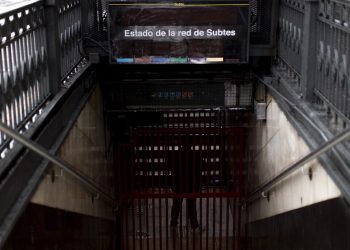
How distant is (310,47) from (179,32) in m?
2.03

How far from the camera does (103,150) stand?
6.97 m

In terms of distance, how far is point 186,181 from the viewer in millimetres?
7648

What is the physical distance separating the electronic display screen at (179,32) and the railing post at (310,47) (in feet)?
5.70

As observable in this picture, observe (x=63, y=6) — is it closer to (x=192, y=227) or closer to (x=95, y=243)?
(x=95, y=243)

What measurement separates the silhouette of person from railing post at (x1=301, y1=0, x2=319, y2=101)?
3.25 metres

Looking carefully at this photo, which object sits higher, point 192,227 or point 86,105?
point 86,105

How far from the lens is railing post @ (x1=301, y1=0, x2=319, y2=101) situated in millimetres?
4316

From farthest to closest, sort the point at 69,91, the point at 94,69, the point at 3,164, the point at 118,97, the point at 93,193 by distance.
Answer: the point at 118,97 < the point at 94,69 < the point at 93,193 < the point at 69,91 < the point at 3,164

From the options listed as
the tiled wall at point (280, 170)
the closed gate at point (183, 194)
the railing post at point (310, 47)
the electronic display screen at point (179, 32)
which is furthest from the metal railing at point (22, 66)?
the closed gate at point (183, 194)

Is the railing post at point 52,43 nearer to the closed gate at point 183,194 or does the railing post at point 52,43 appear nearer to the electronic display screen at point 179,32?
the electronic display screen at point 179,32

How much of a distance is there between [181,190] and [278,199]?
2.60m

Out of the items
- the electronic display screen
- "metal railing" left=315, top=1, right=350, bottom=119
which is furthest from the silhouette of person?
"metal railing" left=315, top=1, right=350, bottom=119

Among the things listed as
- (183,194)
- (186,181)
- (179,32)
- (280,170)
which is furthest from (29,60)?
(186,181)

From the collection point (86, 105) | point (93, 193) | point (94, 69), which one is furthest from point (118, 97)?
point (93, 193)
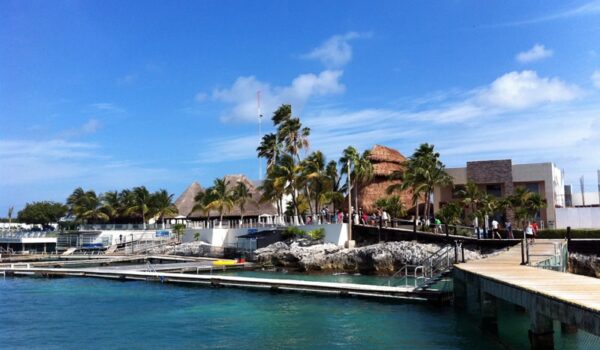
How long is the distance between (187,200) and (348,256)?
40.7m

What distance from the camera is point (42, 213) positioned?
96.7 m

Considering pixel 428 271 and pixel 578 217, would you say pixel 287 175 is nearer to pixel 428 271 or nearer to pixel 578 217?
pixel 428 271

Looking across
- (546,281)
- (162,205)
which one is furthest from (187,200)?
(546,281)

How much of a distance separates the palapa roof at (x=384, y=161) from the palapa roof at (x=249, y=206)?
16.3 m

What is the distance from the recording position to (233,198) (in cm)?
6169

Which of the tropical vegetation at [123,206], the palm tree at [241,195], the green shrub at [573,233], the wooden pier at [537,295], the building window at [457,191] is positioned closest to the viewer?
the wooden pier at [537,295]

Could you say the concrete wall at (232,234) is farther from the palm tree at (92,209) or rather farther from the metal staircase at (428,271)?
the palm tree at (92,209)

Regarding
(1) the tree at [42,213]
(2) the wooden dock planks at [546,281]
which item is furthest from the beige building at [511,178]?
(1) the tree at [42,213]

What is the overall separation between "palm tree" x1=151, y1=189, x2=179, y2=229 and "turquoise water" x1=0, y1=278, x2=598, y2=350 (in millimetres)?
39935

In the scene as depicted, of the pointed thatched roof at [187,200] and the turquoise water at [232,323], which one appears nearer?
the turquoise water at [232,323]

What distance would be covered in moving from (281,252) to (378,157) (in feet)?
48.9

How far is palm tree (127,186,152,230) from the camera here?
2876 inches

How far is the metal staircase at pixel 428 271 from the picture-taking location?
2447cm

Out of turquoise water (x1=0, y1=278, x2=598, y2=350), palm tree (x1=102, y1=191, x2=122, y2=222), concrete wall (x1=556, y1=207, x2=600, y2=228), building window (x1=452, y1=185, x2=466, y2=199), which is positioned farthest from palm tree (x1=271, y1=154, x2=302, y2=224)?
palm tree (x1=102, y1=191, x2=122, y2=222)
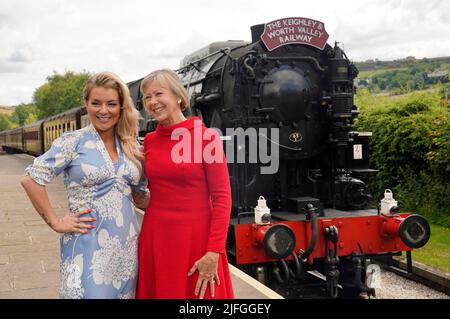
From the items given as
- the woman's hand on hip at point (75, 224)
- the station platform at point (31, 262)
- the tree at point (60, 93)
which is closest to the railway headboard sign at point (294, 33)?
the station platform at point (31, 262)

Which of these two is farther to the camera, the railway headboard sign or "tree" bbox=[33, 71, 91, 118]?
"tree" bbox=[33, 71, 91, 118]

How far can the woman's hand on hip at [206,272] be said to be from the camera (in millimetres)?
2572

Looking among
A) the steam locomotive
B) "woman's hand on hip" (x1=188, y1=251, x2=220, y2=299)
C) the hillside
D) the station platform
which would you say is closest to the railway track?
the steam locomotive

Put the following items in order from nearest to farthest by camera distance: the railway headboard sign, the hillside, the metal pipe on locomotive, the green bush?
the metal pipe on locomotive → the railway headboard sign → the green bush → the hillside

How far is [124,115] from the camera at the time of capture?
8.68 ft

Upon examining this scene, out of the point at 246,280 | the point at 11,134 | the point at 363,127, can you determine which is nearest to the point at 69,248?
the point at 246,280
-- -- --
YOUR GOAL: Rewrite all the records with "railing post" changed to "fence post" wherever it appears, keeping everything else the same. Leave out the pictures.

RESPONSE TO THE EXERCISE:
How distant is (310,47) from (179,32) in m?
2.03

How far from the camera does (103,150) stand?
6.97 m

In terms of distance, how far is point 186,181 from the viewer in millimetres?
7648

What is the physical distance separating the electronic display screen at (179,32) and the fence post at (310,47) (in feet)?
5.70

As observable in this picture, observe (x=63, y=6) — is it closer to (x=192, y=227) or closer to (x=95, y=243)?
(x=95, y=243)

What measurement separates the silhouette of person from fence post at (x1=301, y1=0, x2=319, y2=101)?
3.25 metres

Looking carefully at this photo, which object sits higher, point 192,227 or point 86,105?
point 86,105

How far from the lens is fence post @ (x1=301, y1=0, x2=319, y2=101) situated in millimetres?
4316

From farthest to closest, sort the point at 69,91, the point at 94,69, the point at 3,164, the point at 118,97, the point at 93,193 by distance.
Answer: the point at 118,97 < the point at 94,69 < the point at 93,193 < the point at 69,91 < the point at 3,164

From the options listed as
the tiled wall at point (280, 170)
the closed gate at point (183, 194)
the fence post at point (310, 47)
the electronic display screen at point (179, 32)
which is furthest from the metal railing at point (22, 66)?
the closed gate at point (183, 194)

Is the fence post at point 52,43 nearer to the closed gate at point 183,194 or does the fence post at point 52,43 appear nearer to the electronic display screen at point 179,32?
the electronic display screen at point 179,32

How much of a distance is there between [181,190] and [278,199]?
2.60m

Out of the items
- the electronic display screen
- "metal railing" left=315, top=1, right=350, bottom=119
which is furthest from the silhouette of person?
"metal railing" left=315, top=1, right=350, bottom=119

Among the things listed as
- (183,194)
- (186,181)
- (179,32)
- (280,170)
which is furthest from (29,60)?
(186,181)

From the collection point (86, 105) | point (93, 193) | point (94, 69), which one is furthest from point (118, 97)?
point (93, 193)
How long is the distance between (187,200) and (348,256)?
40.7m

What distance from the camera is point (42, 213) positioned?
96.7 m

Considering pixel 428 271 and pixel 578 217, would you say pixel 287 175 is nearer to pixel 428 271 or nearer to pixel 578 217?
pixel 428 271

Looking across
- (546,281)
- (162,205)
which one is furthest from (187,200)?
(546,281)

How much of a distance separates the palapa roof at (x=384, y=161) from the palapa roof at (x=249, y=206)?
16.3 m

What is the distance from the recording position to (233,198) (in cm)?
6169

Which of the tropical vegetation at [123,206], the palm tree at [241,195], the green shrub at [573,233], the wooden pier at [537,295], the building window at [457,191] is positioned closest to the viewer?
the wooden pier at [537,295]

Could you say the concrete wall at (232,234) is farther from the palm tree at (92,209) or rather farther from the metal staircase at (428,271)?
the palm tree at (92,209)

Regarding
(1) the tree at [42,213]
(2) the wooden dock planks at [546,281]
which item is furthest from the beige building at [511,178]?
(1) the tree at [42,213]

What is the overall separation between "palm tree" x1=151, y1=189, x2=179, y2=229 and "turquoise water" x1=0, y1=278, x2=598, y2=350 (in millimetres)?
39935

In the scene as depicted, of the pointed thatched roof at [187,200] and the turquoise water at [232,323], which one appears nearer?
the turquoise water at [232,323]

What distance would be covered in moving from (281,252) to (378,157) (in feet)?
48.9

How far is palm tree (127,186,152,230) from the camera here?
2876 inches

How far is the metal staircase at pixel 428 271 from the picture-taking location?
2447cm

Out of turquoise water (x1=0, y1=278, x2=598, y2=350), palm tree (x1=102, y1=191, x2=122, y2=222), concrete wall (x1=556, y1=207, x2=600, y2=228), building window (x1=452, y1=185, x2=466, y2=199), which is positioned farthest from palm tree (x1=271, y1=154, x2=302, y2=224)?
palm tree (x1=102, y1=191, x2=122, y2=222)
From the items given as
- the woman's hand on hip at point (75, 224)
- the station platform at point (31, 262)
- the tree at point (60, 93)
which is closest to the railway headboard sign at point (294, 33)?
the station platform at point (31, 262)

Which of these two is farther to the camera, the railway headboard sign or "tree" bbox=[33, 71, 91, 118]?
"tree" bbox=[33, 71, 91, 118]

How far can the woman's hand on hip at [206,272] be said to be from the camera (in millimetres)?
2572

Looking among
A) the steam locomotive
B) "woman's hand on hip" (x1=188, y1=251, x2=220, y2=299)
C) the hillside
D) the station platform
which would you say is closest to the railway track?
the steam locomotive

Put the following items in order from nearest to farthest by camera distance: the railway headboard sign, the hillside, the metal pipe on locomotive, the green bush?
the metal pipe on locomotive → the railway headboard sign → the green bush → the hillside

How far is [124,115] from the camera at the time of capture?
8.68 ft

Upon examining this scene, out of the point at 246,280 | the point at 11,134 | the point at 363,127, can you determine which is nearest to the point at 69,248?
the point at 246,280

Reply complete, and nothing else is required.